# [LIST OF TASKS]
- A) In the DAX passage on expired service agreements, what does the Result step count?
- B) Continue the DAX passage on expired service agreements from where it stops.
*** DOCUMENT PASSAGE ***
Additional Calculations

  1. IterationTable: Adds two new columns to CurrentAgreements:
  • PreviousActiveAgreement: Checks if there are any previous agreements for the same location that expired or were canceled on or after the current agreement’s expiration or cancellation date.
  • FutureActiveAgreement: Checks if there are any future agreements for the same location that begin before the current agreement’s expiration or cancellation date.
  1. FilterTable: Filters IterationTable to only include rows where both PreviousActiveAgreement and FutureActiveAgreement are 0 (i.e., there are no overlapping previous or future agreements).

Final Output

  1. Result: Counts the number of unique Location Sk in FilterTable.
  2. RETURN Result: Returns the final count as the output of the DAX expression.

DAX Code:

Expired =
VAR MaxDate =
    CALCULATE ( MAX ( Calendar[Calendar Date] ), ( Calendar ) )
VAR CurrentMonthStart =
    EOMONTH ( MaxDate, -1 ) + 1
VAR CurrentMonthEnd =
    EOMONTH ( MaxDate, 0 )
VAR AgreementsByCustomer =
    CALCULATETABLE (
        SUMMARIZE (
            'Service Agreements by Customer',
            'Service Agreements by Customer'[Location Sk],
            'Service Agreements by Customer'[Agreement Event Type Sk],
            'Service Agreements by Customer'[Agreement Begin Date],
            'Service Agreements by Customer'[Agreement Expired Or Canceled Date]
        ),
        ALL ( Calendar ),
        NOT ISBLANK ( 'Service Agreements by Customer'[Location Sk] )
    )
VAR PreviousAgreements =
    FILTER (
        AgreementsByCustomer,
        'Service Agreements by Customer'[Agreement Begin Date] < CurrentMonthStart
            && 'Service Agreements by Customer'[Agreement Expired Or Canceled Date] < CurrentMonthStart
    )
VAR CurrentAgreements =
    FILTER (
        AgreementsByCustomer,
        'Service Agreements by Customer'[Agreement Expired Or Canceled Date] >= CurrentMonthStart
            && 'Service Agreements by Customer'[Agreement Expired Or Canceled Date] <= CurrentMonthEnd
            && 'Service Agreements by Customer'[Agreement Event Type Sk] = 5
    )
VAR FutureAgreements =
    FILTER (
        AgreementsByCustomer,
        'Service Agreements by Customer'[Agreement Expired Or Canceled Date] > CurrentMonthEnd
    )
*** End of DOCUMENT PASSAGE ***
*** INPUT DATA ***
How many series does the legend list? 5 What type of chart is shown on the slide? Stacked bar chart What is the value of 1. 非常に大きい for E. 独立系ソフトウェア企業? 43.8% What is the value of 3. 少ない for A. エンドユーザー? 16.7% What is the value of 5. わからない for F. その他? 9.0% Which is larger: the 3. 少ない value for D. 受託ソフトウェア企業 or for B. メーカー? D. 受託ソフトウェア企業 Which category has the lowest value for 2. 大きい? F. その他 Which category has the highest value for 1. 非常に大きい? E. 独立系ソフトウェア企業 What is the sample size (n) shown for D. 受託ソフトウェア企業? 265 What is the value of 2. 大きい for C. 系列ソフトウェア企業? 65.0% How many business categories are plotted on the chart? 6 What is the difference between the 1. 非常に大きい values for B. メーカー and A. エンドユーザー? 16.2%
*** End of INPUT DATA ***
*** INPUT DATA ***
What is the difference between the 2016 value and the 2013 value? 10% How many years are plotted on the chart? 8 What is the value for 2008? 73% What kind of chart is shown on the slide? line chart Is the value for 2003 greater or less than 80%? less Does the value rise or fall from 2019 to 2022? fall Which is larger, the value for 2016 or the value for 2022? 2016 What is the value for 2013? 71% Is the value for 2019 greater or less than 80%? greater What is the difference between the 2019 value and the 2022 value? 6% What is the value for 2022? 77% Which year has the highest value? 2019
*** End of INPUT DATA ***
# [TASK RESULTS]
- A) The number of unique Location Sk values in FilterTable.

- B)
VAR IterationTable =
    ADDCOLUMNS (
        CurrentAgreements,
        "PreviousActiveAgreement",
            VAR CurrentAgreementExpired = 'Service Agreements by Customer'[Agreement Expired Or Canceled Date]
            VAR LocationSk = 'Service Agreements by Customer'[Location Sk]
            VAR PreviousActiveAgreements =
                FILTER (
                    PreviousAgreements,
                    'Service Agreements by Customer'[Location Sk] = LocationSk
                        && 'Service Agreements by Customer'[Agreement Expired Or Canceled Date] >= CurrentAgreementExpired
                )
            RETURN
                IF ( COUNTROWS ( PreviousActiveAgreements ) = 0, 0, 1 ),
        "FutureActiveAgreement",
            VAR CurrentAgreementExpired = 'Service Agreements by Customer'[Agreement Expired Or Canceled Date]
            VAR LocationSk = 'Service Agreements by Customer'[Location Sk]
            VAR FutureActiveAgreement =
                FILTER (
                    FutureAgreements,
                    'Service Agreements by Customer'[Location Sk] = LocationSk
                        && IF (
                            ISBLANK ( 'Service Agreements by Customer'[Agreement Begin Date] ),
                            FALSE (),
                            'Service Agreements by Customer'[Agreement Begin Date] < CurrentAgreementExpired
                        )
                )
            RETURN
                IF ( COUNTROWS ( FutureActiveAgreement ) >= 1, 1, 0 )
    )
VAR FilterTable =
    FILTER (
        IterationTable,
        [PreviousActiveAgreement] = 0
            && [FutureActiveAgreement] = 0
    )
VAR Result =
    COUNTROWS (
        SUMMARIZE ( FilterTable, 'Service Agreements by Customer'[Location Sk] )
    )
RETURN
    Result

@Everett,

That is definitely a complex measure.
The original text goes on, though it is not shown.